**PROBLEMS TO SOLVE:**
• A. In the article on California population projections, in what year did the transportation department begin analyzing populations?
• B. List every county or city within California for which the article on California population projections gives a population figure or forecast.

By Travis Gillmore
Estimates released by the California Department of Transportation show the exodus out of the state continuing, with the population expected to decline from about 39 million today to approximately 35.7 million by 2050.
The transportation department began analyzing populations to guide road and highway planning and development in 2000.
Orange County’s population is expected to slide from more than 3.1 million in 2023 to less than 2.8 million by 2050, and planning for Los Angeles County includes an anticipated drop of 1.2 million residents over the same time, the largest loss by county.
Projections for San Francisco are unique in that Caltrans forecasted the population to decline to 836,000 residents by 2050, but due to significant outflows since the pandemic, the city’s population is already far below—at 807,000—this year.
If the Caltrans numbers prove accurate, Texas could surpass California as the nation’s most populous state in 2042, when the Lone Star State anticipates approximately 37.6 million residents compared to a projected 37.1 million Californians.

**LISTED ENTRIES:**
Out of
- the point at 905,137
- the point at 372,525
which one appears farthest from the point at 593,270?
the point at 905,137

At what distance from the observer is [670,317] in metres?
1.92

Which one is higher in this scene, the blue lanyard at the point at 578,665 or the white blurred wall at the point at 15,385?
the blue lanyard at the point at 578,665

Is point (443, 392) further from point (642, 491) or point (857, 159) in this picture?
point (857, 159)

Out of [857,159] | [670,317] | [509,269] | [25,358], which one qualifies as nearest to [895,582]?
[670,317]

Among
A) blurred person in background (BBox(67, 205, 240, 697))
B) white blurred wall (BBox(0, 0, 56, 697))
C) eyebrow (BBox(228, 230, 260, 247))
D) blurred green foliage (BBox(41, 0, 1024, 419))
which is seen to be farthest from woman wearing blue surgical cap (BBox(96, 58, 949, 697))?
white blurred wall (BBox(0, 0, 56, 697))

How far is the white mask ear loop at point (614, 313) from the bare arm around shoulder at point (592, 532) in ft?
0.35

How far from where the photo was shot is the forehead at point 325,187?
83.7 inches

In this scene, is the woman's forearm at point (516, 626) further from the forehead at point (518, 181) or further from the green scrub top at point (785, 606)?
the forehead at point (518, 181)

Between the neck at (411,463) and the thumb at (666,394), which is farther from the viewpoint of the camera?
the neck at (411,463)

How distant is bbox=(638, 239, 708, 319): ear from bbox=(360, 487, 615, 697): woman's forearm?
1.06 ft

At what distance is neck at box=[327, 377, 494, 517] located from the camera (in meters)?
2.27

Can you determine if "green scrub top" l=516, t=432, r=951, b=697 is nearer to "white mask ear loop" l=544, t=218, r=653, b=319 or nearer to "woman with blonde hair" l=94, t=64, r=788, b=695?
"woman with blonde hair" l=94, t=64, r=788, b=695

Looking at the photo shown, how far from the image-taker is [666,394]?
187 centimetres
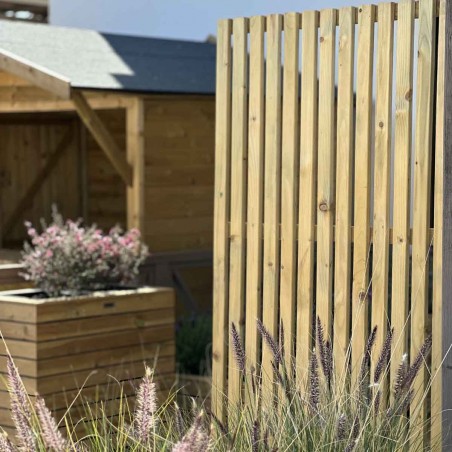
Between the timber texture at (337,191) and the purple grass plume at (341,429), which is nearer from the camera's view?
the purple grass plume at (341,429)

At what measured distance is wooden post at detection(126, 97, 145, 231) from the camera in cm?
1027

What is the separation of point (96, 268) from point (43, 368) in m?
0.98

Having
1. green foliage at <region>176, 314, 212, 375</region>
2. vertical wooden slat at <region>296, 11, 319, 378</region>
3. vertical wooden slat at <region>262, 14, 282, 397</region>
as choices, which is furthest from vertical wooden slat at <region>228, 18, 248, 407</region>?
green foliage at <region>176, 314, 212, 375</region>

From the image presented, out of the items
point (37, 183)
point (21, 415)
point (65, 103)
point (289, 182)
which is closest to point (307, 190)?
point (289, 182)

**SOLUTION SET:**
• A. 2000

• B. Orange County, Los Angeles County, San Francisco